__ARTIGO__:
Nenhum jogo de futebol estava sendo disputado naquela Corte de Justiça, porém o resultado final do julgamento do processo C-415/93, envolvendo o atleta Jean-Marc Bosman e o Royal Clube Liégois S/A viria a mudar o destino do futebol no mundo inteiro. Basicamente, a ECJ decidiu que o artigo 48 do Tratado de Roma, que estabeleceu a Comunidade Econômica Europeia - EEC:
a) proíbe a aplicação das regras que impediam atletas profissionais de futebol, uma vez expirados os seus contratos com um clube, assinarem com outro clube sem que o anterior fosse ressarcido com a taxa de transferência, treinamento ou desenvolvimento, ou seja, o "passe",
b) proíbe a aplicação de regras pelas quais, em jogos de competições oficiais, os clubes só poderiam levar a campo número limitado de atletas profissionais estrangeiros ou de nacionalidade diversa da correspondente a do país de cada clube.
Essa verdadeira bomba atômica jurídica, sem a menor sombra de dúvida, protegeu relevantes direitos humanos dos atletas, que eram coagidos pelos clubes a renovar seus contratos em condições desfavoráveis, sob pena de não poderem trabalhar sem que o novo clube contratante ressarcisse o dono do passe mediante o pagamento da taxa de transferência. Era praticamente uma modalidade contemporânea de escravidão, se é que já não caracterizava, convenhamos.
Ocorre que os fatos da vida possuem vários ângulos, como todos sabemos. Vejam bem, desconheço qualquer informação indicando que a UEFA tenha tido alguma forma de ingerência na decisão da ECJ, porém é claro como a luz do sol que, como efeito prático, para além da alforria dos atletas, os clubes europeus mais ricos, afiliados à entidade europeia, acabaram ainda mais fortalecidos, eis que, a partir de então, sem o inconveniente do passe, da noite para o dia receberam um cenário jurídico muito mais favorável para atrair os melhores talentos.

__INSTRUÇÃO 1__:
Transcreva na íntegra o artigo sobre o caso Bosman, sem mudar nenhuma palavra.

__DADOS A USAR__:
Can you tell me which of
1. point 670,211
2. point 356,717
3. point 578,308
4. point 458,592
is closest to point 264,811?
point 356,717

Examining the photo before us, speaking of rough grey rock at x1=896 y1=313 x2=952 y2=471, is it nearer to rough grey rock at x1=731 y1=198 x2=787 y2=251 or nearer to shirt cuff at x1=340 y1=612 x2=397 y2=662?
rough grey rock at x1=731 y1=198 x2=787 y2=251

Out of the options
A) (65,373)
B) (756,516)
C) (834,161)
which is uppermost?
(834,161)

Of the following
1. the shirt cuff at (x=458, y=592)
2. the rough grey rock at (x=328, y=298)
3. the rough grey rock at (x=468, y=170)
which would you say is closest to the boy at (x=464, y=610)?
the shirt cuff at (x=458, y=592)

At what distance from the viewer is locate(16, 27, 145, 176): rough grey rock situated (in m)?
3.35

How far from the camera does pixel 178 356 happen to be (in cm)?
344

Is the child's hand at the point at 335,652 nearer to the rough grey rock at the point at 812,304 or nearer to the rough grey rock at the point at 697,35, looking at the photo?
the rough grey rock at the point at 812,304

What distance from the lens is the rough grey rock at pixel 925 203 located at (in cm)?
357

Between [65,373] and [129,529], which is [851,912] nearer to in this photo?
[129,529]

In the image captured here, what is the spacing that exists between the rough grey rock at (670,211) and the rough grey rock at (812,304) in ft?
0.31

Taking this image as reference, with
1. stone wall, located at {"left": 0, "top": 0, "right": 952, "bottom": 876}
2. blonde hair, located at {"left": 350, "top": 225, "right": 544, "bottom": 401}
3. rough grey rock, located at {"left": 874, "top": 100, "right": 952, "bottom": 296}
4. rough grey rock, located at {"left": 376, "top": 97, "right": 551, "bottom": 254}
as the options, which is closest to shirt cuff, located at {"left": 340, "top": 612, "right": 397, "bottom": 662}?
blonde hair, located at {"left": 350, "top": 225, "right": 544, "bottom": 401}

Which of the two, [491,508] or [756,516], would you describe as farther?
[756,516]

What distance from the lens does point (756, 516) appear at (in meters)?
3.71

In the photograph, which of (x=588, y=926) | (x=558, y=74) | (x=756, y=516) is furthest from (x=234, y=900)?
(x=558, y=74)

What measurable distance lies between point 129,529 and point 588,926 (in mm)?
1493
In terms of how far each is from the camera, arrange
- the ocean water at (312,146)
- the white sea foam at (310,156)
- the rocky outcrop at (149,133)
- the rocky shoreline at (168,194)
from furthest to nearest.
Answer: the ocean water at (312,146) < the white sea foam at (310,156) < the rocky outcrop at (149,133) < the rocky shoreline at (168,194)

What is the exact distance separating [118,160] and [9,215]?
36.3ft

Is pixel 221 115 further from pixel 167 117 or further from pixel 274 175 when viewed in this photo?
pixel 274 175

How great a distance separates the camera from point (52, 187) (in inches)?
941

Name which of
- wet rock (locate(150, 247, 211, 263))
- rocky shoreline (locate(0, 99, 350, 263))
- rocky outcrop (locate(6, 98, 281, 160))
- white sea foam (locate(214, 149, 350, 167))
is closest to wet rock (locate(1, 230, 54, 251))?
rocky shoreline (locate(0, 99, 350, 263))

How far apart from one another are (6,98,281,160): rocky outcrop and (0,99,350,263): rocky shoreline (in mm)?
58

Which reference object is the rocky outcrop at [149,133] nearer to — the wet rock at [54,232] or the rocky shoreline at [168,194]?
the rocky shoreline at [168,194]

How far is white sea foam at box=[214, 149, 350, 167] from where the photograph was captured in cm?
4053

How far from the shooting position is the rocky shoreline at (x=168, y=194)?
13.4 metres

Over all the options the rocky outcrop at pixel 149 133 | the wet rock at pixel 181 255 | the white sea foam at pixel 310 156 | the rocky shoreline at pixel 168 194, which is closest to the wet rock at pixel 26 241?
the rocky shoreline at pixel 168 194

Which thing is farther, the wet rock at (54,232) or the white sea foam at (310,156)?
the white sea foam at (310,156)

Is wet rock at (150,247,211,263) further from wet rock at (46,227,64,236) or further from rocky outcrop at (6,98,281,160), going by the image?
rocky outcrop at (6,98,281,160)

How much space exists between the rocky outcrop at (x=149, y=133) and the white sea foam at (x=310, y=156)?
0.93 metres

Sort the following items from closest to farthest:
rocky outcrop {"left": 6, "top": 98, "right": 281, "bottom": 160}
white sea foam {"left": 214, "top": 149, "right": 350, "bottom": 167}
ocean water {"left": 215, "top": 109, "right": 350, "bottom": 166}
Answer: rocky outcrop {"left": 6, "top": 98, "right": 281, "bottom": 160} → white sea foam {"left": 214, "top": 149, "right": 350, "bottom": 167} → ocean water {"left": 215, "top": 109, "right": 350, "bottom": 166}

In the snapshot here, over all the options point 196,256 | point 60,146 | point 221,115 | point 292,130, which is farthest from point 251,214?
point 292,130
--
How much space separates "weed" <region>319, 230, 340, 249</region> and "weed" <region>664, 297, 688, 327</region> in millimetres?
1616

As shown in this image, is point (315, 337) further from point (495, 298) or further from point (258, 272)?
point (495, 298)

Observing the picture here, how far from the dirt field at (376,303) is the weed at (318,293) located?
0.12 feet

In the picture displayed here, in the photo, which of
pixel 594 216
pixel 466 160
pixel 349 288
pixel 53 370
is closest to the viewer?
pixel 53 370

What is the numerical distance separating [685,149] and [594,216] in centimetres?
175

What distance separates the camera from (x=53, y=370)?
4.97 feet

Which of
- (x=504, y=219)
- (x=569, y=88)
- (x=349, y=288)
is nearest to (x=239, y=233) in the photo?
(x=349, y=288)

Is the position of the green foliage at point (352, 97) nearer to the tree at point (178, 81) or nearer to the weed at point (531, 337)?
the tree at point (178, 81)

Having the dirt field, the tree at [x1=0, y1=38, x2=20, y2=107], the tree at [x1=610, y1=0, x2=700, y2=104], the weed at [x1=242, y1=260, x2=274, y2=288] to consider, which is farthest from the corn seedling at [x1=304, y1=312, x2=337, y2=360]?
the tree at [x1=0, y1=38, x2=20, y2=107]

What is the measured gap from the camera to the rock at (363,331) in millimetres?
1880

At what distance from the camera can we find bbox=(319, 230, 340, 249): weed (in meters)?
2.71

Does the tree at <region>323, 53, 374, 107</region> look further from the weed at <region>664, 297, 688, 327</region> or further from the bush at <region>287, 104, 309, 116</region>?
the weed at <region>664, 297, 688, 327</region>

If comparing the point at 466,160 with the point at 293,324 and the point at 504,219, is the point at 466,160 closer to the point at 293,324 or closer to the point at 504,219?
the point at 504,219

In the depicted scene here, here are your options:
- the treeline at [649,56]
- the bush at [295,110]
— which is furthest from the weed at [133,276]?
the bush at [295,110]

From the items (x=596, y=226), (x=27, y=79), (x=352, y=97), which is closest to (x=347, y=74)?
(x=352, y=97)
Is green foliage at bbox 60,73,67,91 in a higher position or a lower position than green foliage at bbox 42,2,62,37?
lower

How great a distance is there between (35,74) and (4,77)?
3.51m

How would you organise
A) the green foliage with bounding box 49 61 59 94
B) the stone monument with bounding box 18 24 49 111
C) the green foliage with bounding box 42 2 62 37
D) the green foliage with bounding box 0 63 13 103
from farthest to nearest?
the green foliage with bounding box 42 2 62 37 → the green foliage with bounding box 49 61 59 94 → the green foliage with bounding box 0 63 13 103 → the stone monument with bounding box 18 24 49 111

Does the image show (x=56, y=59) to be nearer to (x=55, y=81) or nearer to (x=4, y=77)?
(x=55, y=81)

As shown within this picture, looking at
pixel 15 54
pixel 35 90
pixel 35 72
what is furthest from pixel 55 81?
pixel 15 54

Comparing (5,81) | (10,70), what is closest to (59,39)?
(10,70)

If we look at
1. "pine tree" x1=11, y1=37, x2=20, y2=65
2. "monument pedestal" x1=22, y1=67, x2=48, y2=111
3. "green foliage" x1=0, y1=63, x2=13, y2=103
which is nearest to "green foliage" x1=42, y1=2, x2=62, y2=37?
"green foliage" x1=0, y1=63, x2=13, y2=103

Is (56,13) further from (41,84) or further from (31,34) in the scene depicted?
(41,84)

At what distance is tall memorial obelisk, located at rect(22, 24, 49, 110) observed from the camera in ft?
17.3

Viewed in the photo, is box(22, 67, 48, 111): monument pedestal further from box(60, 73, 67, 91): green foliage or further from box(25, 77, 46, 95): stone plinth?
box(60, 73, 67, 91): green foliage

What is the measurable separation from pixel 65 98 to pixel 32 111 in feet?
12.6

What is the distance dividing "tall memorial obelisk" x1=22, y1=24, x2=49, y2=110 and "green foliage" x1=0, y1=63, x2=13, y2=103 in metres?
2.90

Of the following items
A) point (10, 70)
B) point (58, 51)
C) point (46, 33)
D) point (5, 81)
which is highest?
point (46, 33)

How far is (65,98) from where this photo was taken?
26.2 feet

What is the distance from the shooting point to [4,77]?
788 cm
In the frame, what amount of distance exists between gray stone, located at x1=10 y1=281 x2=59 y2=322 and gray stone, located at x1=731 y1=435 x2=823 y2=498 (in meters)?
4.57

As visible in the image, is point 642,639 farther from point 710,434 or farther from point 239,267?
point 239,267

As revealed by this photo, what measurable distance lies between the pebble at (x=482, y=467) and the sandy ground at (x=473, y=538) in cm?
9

__INSTRUÇÃO 2__:
Reproduza fielmente, nas entradas, o trecho que começa na linha que contém "At what distance from the viewer" e termina na linha que contém "Answer: the ocean", com as duas incluídas, e somente esse trecho.

__RESPOSTA ESCRITA 1__:
Nenhum jogo de futebol estava sendo disputado naquela Corte de Justiça, porém o resultado final do julgamento do processo C-415/93, envolvendo o atleta Jean-Marc Bosman e o Royal Clube Liégois S/A viria a mudar o destino do futebol no mundo inteiro. Basicamente, a ECJ decidiu que o artigo 48 do Tratado de Roma, que estabeleceu a Comunidade Econômica Europeia - EEC:
a) proíbe a aplicação das regras que impediam atletas profissionais de futebol, uma vez expirados os seus contratos com um clube, assinarem com outro clube sem que o anterior fosse ressarcido com a taxa de transferência, treinamento ou desenvolvimento, ou seja, o "passe",
b) proíbe a aplicação de regras pelas quais, em jogos de competições oficiais, os clubes só poderiam levar a campo número limitado de atletas profissionais estrangeiros ou de nacionalidade diversa da correspondente a do país de cada clube.
Essa verdadeira bomba atômica jurídica, sem a menor sombra de dúvida, protegeu relevantes direitos humanos dos atletas, que eram coagidos pelos clubes a renovar seus contratos em condições desfavoráveis, sob pena de não poderem trabalhar sem que o novo clube contratante ressarcisse o dono do passe mediante o pagamento da taxa de transferência. Era praticamente uma modalidade contemporânea de escravidão, se é que já não caracterizava, convenhamos.
Ocorre que os fatos da vida possuem vários ângulos, como todos sabemos. Vejam bem, desconheço qualquer informação indicando que a UEFA tenha tido alguma forma de ingerência na decisão da ECJ, porém é claro como a luz do sol que, como efeito prático, para além da alforria dos atletas, os clubes europeus mais ricos, afiliados à entidade europeia, acabaram ainda mais fortalecidos, eis que, a partir de então, sem o inconveniente do passe, da noite para o dia receberam um cenário jurídico muito mais favorável para atrair os melhores talentos.

__RESPOSTA ESCRITA 2__:
At what distance from the viewer is locate(16, 27, 145, 176): rough grey rock situated (in m)?
3.35

How far from the camera does pixel 178 356 happen to be (in cm)?
344

Is the child's hand at the point at 335,652 nearer to the rough grey rock at the point at 812,304 or nearer to the rough grey rock at the point at 697,35, looking at the photo?
the rough grey rock at the point at 812,304

What distance from the lens is the rough grey rock at pixel 925 203 located at (in cm)?
357

Between [65,373] and [129,529], which is [851,912] nearer to in this photo?
[129,529]

In the image captured here, what is the spacing that exists between the rough grey rock at (670,211) and the rough grey rock at (812,304) in ft?
0.31

Taking this image as reference, with
1. stone wall, located at {"left": 0, "top": 0, "right": 952, "bottom": 876}
2. blonde hair, located at {"left": 350, "top": 225, "right": 544, "bottom": 401}
3. rough grey rock, located at {"left": 874, "top": 100, "right": 952, "bottom": 296}
4. rough grey rock, located at {"left": 376, "top": 97, "right": 551, "bottom": 254}
as the options, which is closest to shirt cuff, located at {"left": 340, "top": 612, "right": 397, "bottom": 662}?
blonde hair, located at {"left": 350, "top": 225, "right": 544, "bottom": 401}

Which of the two, [491,508] or [756,516], would you describe as farther?
[756,516]

What distance from the lens does point (756, 516) appear at (in meters)?
3.71

In the photograph, which of (x=588, y=926) | (x=558, y=74) | (x=756, y=516) is furthest from (x=234, y=900)?
(x=558, y=74)

What measurable distance lies between point 129,529 and point 588,926 (in mm)?
1493
In terms of how far each is from the camera, arrange
- the ocean water at (312,146)
- the white sea foam at (310,156)
- the rocky outcrop at (149,133)
- the rocky shoreline at (168,194)
from furthest to nearest.
Answer: the ocean water at (312,146) < the white sea foam at (310,156) < the rocky outcrop at (149,133) < the rocky shoreline at (168,194)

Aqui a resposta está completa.